Two more horses have vacated our premises. I am beginning to feel this weird dull feeling which may be the feeling of clinical depression. It makes me not want to get things out of the dryer. Or get out of bed. Cry in the car. Things are just bad at that barn. Finding the unfed, almost dead horse a few weeks ago, and not being able to call a horse rescue place since it is the horse rescue place was probably the last straw. Now it's just begging for a new place that is not worse than this one. It is hard. It makes me even not want to walk the dogs. They are all sitting here waiting to go somewhere.
I think without a ranch, a new career that is dog based would be great. If I had a place to put my horses. I am not sure what the new dog career is. I don't think dog walking works here, and I don't think that pet sitting is my cup of tea. Or enough dough. I don't think I'm good enough at agility to make it that. I have lost any creative thought process I think in the depression so I am not sure how the new idea will come.

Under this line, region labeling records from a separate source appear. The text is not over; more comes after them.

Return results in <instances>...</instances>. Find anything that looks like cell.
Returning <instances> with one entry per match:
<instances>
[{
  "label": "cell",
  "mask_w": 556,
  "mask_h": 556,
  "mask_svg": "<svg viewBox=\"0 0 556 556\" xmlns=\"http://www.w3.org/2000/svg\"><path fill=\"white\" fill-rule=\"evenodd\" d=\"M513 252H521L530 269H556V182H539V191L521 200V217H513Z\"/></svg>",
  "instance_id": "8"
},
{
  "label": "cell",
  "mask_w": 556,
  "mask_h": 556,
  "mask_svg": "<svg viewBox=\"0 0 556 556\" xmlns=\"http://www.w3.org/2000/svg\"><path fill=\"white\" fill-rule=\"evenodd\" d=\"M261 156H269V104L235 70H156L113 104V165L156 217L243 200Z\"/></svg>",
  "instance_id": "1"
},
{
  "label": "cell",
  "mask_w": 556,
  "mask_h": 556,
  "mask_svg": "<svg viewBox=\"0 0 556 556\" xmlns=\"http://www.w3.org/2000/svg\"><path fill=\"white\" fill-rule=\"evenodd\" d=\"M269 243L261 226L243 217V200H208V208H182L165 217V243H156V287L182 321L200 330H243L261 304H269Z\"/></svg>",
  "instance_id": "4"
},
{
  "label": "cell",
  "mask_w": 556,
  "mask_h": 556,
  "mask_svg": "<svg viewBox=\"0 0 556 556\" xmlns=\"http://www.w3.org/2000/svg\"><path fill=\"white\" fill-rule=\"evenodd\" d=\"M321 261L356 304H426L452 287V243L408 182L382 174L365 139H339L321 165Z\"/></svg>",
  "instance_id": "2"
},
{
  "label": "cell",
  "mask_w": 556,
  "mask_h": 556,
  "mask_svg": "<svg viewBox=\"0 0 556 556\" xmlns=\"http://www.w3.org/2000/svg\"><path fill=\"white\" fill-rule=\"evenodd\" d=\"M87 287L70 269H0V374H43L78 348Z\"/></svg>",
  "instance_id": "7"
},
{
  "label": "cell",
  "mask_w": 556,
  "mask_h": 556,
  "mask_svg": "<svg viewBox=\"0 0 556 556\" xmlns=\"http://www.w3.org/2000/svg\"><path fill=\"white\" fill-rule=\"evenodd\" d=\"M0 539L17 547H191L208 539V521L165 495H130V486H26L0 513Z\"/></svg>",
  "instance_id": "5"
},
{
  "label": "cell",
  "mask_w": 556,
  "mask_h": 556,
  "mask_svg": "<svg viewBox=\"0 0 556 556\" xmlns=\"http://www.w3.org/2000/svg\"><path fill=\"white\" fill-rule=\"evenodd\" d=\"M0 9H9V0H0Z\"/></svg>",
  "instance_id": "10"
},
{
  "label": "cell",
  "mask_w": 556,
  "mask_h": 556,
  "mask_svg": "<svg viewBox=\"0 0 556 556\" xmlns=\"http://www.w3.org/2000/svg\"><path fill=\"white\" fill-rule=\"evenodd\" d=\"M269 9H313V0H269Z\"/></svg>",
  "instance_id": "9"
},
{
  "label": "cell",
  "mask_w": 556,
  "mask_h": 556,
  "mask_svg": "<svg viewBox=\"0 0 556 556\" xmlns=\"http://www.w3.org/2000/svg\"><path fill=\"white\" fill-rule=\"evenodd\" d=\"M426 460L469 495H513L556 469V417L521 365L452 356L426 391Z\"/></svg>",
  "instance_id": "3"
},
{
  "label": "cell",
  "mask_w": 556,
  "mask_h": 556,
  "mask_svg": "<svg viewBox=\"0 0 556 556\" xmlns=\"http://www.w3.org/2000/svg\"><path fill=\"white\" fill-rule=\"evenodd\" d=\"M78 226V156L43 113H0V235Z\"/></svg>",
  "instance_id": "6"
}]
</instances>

It is going to sure suck if a nice ranch comes on the market and my riding program has gone to shit and I am so unemployed we can't afford to buy a new house. I am worried. This makes me not sleep. Which makes me feel worse. There's a Lindsay Lohan movie where she gets the shitty luck after many years of bad luck. I feel like I got that. I wonder where the writer came up with that, is it a true phenomena? How did it happen to me.